Ethiopia has a long and at times tormented history. With that it has an equally long and fascinating history of arts and culture. To write about Ethiopia’s traditional music in one article such as this may not do justice to everyone nor reveal the complete and true picture of the situation. This text should thus simply serve as a launch pad for further study for anyone who would like to venture deeper into the country’s traditional music.

Let's compare two snapshots of recent Ethiopian history. The first is from 1968, when Emperor Haile Selassie I ruled over the proudest and most eccentric nation in Africa, with its Christian Coptic church (that was already well established when the British still worshipped pagan gods), its feudal menagerie of princes, barons and serfs, its vast and verdant central plateau, and its pulsating capital city Addis Ababa, which was then one of the pre-eminent cultural, social and diplomatic hot-spots of independent Africa.

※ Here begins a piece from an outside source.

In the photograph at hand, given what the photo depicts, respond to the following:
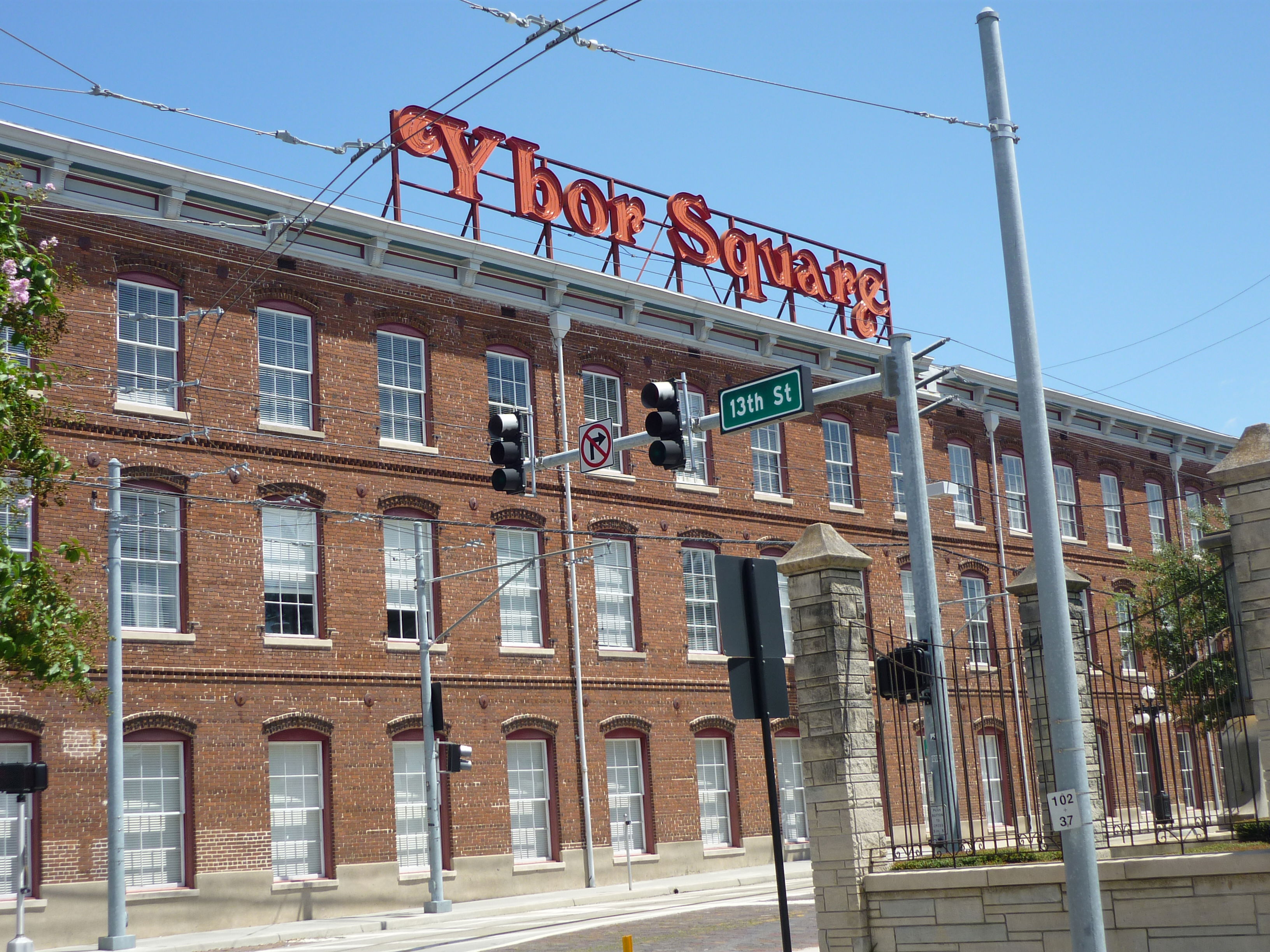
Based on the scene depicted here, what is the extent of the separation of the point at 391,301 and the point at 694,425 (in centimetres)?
1419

At this time, down in the Wube Bereha, the red-light district of central Addis, royalty rubbed its haughty shoulders with generals and gigolos, bar-room philosophers and peace-corps workers, diplomats and prostitutes, in an intoxicatingly illicit celebration of youth and freedom. Plush hotels resounded to patent-leather-clad feet dancing to the sounds of resident "soul" combos like the Ras Band, All Star Band, Zula Band, Venus Band, Wabe Shebele Band, Roha Band and Dahlak Band. The old guard fumed against youthful decadence and the unwelcome "foreign" influences that seemed to be invading the nation's cerebral cortex. The old order was dying, and those who could either afford or blag their way into the party were dancing like tomorrow would never come.

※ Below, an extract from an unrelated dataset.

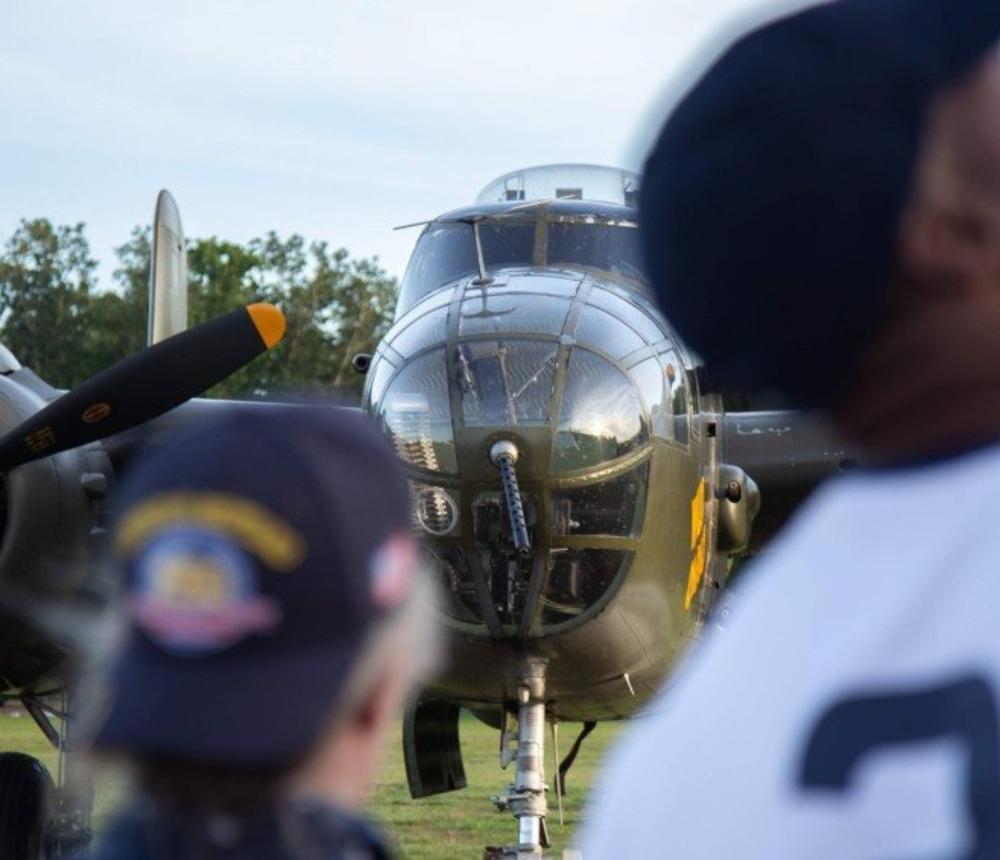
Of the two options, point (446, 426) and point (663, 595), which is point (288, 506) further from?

Fast-forward a mere 17 years to 1985 and the headlines were monotonously brutal: famine, corruption, Eritrean separatists, Live Aid, Bob Geldof, Stalinism African-style, starving children and flies crawling across the face of a desperate nation. Francis Falceto, a young music promoter from Poitiers in France, stepped nervously off an Aeroflot flight from Moscow and into the dark, empty streets of Ethiopia's capital, which had been cleared of all joy and nightlife by the midnight curfew imposed in the wake of the revolution of 1974.